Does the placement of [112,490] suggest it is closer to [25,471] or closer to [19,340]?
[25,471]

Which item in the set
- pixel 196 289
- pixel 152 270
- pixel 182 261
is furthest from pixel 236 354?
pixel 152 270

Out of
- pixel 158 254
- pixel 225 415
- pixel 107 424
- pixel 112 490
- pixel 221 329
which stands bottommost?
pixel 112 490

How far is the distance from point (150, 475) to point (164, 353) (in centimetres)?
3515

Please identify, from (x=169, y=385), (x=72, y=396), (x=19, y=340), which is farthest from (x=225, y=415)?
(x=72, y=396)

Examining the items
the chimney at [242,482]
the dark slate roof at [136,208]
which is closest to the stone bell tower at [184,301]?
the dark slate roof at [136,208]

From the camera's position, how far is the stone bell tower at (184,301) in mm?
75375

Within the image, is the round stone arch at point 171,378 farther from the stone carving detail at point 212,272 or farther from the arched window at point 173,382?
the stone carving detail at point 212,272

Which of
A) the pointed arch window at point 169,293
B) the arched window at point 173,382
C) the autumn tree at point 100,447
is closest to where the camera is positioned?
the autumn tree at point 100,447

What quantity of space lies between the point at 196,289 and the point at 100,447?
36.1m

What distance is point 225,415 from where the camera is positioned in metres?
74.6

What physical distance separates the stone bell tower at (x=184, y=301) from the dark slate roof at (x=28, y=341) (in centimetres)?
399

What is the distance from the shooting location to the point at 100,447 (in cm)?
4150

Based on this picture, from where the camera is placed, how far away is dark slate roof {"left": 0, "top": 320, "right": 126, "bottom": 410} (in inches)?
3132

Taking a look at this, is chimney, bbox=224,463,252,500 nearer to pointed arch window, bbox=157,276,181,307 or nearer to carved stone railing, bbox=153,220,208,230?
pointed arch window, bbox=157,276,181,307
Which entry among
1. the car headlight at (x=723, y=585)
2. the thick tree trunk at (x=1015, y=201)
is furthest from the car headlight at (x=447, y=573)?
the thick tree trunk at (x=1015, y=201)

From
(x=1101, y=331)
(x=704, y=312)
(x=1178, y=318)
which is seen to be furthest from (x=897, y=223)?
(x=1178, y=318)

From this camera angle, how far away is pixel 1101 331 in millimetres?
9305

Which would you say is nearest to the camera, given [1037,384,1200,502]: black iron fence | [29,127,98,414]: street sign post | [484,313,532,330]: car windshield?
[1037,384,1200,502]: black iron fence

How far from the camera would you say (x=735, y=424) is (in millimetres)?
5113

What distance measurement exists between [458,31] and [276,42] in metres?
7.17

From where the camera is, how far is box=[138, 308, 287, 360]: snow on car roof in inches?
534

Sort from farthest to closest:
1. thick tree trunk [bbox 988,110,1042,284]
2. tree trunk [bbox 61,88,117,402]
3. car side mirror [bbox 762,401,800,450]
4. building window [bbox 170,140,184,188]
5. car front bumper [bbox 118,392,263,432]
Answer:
----
- _EXERCISE_: Print every line of the material above verbatim, with nothing altered or left out.

- _OUTPUT FOR THIS TASK_:
Does the placement of [112,490] suggest it is closer to [25,471] or closer to [19,340]?
[25,471]

Which item in the set
- pixel 196 289
- pixel 152 270
- pixel 182 261
is furthest from pixel 236 354?
pixel 152 270

Out of
- pixel 158 254
- pixel 225 415
- pixel 107 424
- pixel 112 490
- pixel 221 329
which stands bottommost?
pixel 112 490

How far is the distance from point (150, 475) to point (164, 353) (in centimetres)?
3515

Please identify, from (x=169, y=385), (x=72, y=396), (x=19, y=340), which is farthest from (x=225, y=415)?
(x=72, y=396)

Examining the items
the chimney at [242,482]
the dark slate roof at [136,208]
which is closest to the stone bell tower at [184,301]?
the dark slate roof at [136,208]

From the camera's position, how far is the stone bell tower at (184,301) in mm?
75375

Within the image, is the round stone arch at point 171,378 farther from the stone carving detail at point 212,272 or farther from the arched window at point 173,382?
the stone carving detail at point 212,272

Which of
A) the pointed arch window at point 169,293
B) the arched window at point 173,382
C) the autumn tree at point 100,447
is closest to where the camera is positioned?
the autumn tree at point 100,447

What quantity of space lies between the point at 196,289 and the point at 100,447?
36.1m

What distance is point 225,415 from where the camera is positioned in metres?
74.6

What physical distance separates the stone bell tower at (x=184, y=301) from the dark slate roof at (x=28, y=341) (in centimetres)?
399

What is the distance from the shooting location to the point at 100,447 (in cm)?
4150

Based on this picture, from where the camera is placed, how far away is dark slate roof {"left": 0, "top": 320, "right": 126, "bottom": 410} (in inches)?
3132

Taking a look at this, is chimney, bbox=224,463,252,500 nearer to pointed arch window, bbox=157,276,181,307 or nearer to carved stone railing, bbox=153,220,208,230?
pointed arch window, bbox=157,276,181,307
Which entry among
1. the car headlight at (x=723, y=585)
2. the thick tree trunk at (x=1015, y=201)
is furthest from the car headlight at (x=447, y=573)?
the thick tree trunk at (x=1015, y=201)

From
(x=1101, y=331)
(x=704, y=312)
(x=1178, y=318)
which is seen to be furthest from (x=897, y=223)?
(x=1178, y=318)

From this camera angle, how far away is pixel 1101 331 in millimetres?
9305

Which would you say is nearest to the camera, given [1037,384,1200,502]: black iron fence | [29,127,98,414]: street sign post | [484,313,532,330]: car windshield?
[1037,384,1200,502]: black iron fence

How far from the camera would you say (x=735, y=424) is (in millimetres)?
5113

What distance measurement exists between [458,31] and [276,42] in metres?
7.17

From where the camera is, how far is box=[138, 308, 287, 360]: snow on car roof in inches?
534

Sort from farthest to closest:
1. thick tree trunk [bbox 988,110,1042,284]
2. tree trunk [bbox 61,88,117,402]
3. car side mirror [bbox 762,401,800,450]
4. building window [bbox 170,140,184,188]
5. car front bumper [bbox 118,392,263,432]
Answer:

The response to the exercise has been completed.